◆ **PASSAGE GIVEN**:
--- START ---
Tuesday, January 6, 2009

While I'm At It

You know what?  I just figured out what's really bothering me about John Loftus.  This has been bugging me for weeks, actually, and I just figured it out.  I'm not particularly distressed that he leans towards Jesus' historicity.  What distresses me is that he routinely refers to this as an informed opinion.

I don't doubt that he has the theological qualifications to have an informed opinion, but an informed opinion is most certainly NOT the same as a defendable position.  In proposing that a certain position is the correct one, two things are required.  First, we must justify our own proposition.  Second, if our proposition does not inherently do so, we must address competing propositions and either prove them false or render them sufficiently implausible as to make our own the only likely candidate.

Richard Carrier, Thomas L Thompson, and others have written compelling arguments for an ahistorical Jesus, and they've addressed in some detail what they feel to be the problems with the Jesus historicity argument.  In other words, they've done exactly what I'm talking about.  James Loftus has been quite unwilling (unable?  I don't know) to refute these arguments in anything I've read online.  Am I missing a scholarly rebuttal in his books?  I don't know personally, but nobody I know who's read his books has mentioned any.
--- END ---
◆ **STORED RECORDS**:
--- START ---
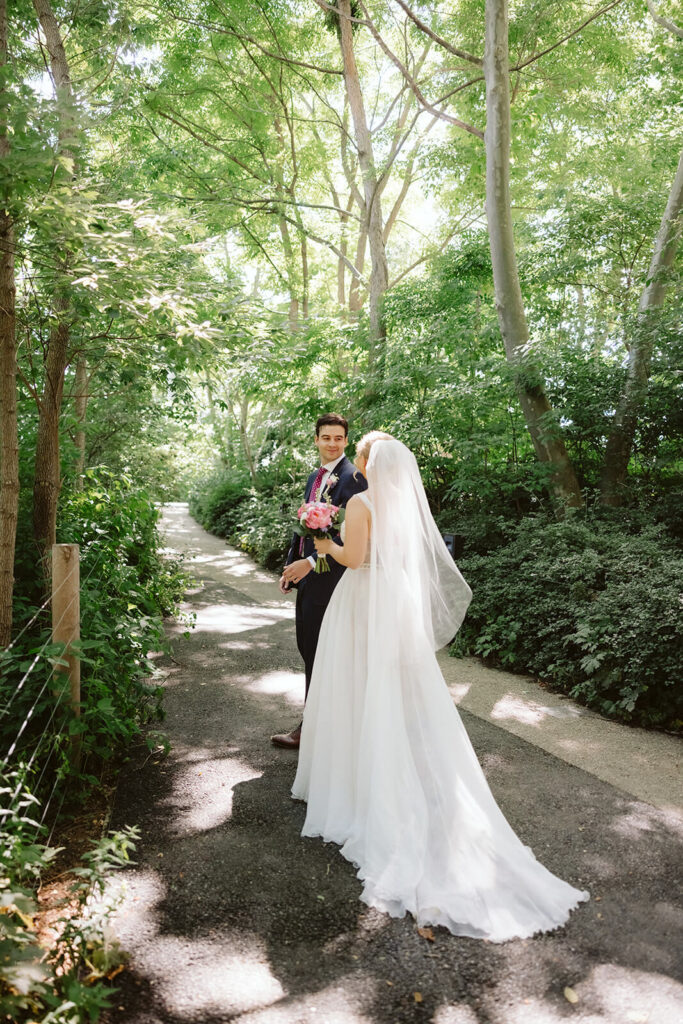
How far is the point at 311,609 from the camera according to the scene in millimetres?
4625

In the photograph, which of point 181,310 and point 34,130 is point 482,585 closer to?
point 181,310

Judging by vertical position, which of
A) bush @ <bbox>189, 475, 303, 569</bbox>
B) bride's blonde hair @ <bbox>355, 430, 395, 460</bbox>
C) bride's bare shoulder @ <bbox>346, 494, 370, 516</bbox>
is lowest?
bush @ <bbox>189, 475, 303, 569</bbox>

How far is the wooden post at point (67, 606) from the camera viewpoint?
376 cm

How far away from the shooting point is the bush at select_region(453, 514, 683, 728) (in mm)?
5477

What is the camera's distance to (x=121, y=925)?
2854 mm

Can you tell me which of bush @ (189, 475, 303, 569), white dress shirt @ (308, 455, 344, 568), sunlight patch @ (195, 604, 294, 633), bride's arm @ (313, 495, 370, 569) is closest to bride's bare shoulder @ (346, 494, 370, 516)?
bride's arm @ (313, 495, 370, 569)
--- END ---
◆ **EXERCISE OBJECTIVE**: Quote every phrase or sentence in the blog post that ends with a question mark, in the order they appear.

◆ **COMPLETE ANSWER**:
1. "You know what?"
2. "unable?"
3. "Am I missing a scholarly rebuttal in his books?"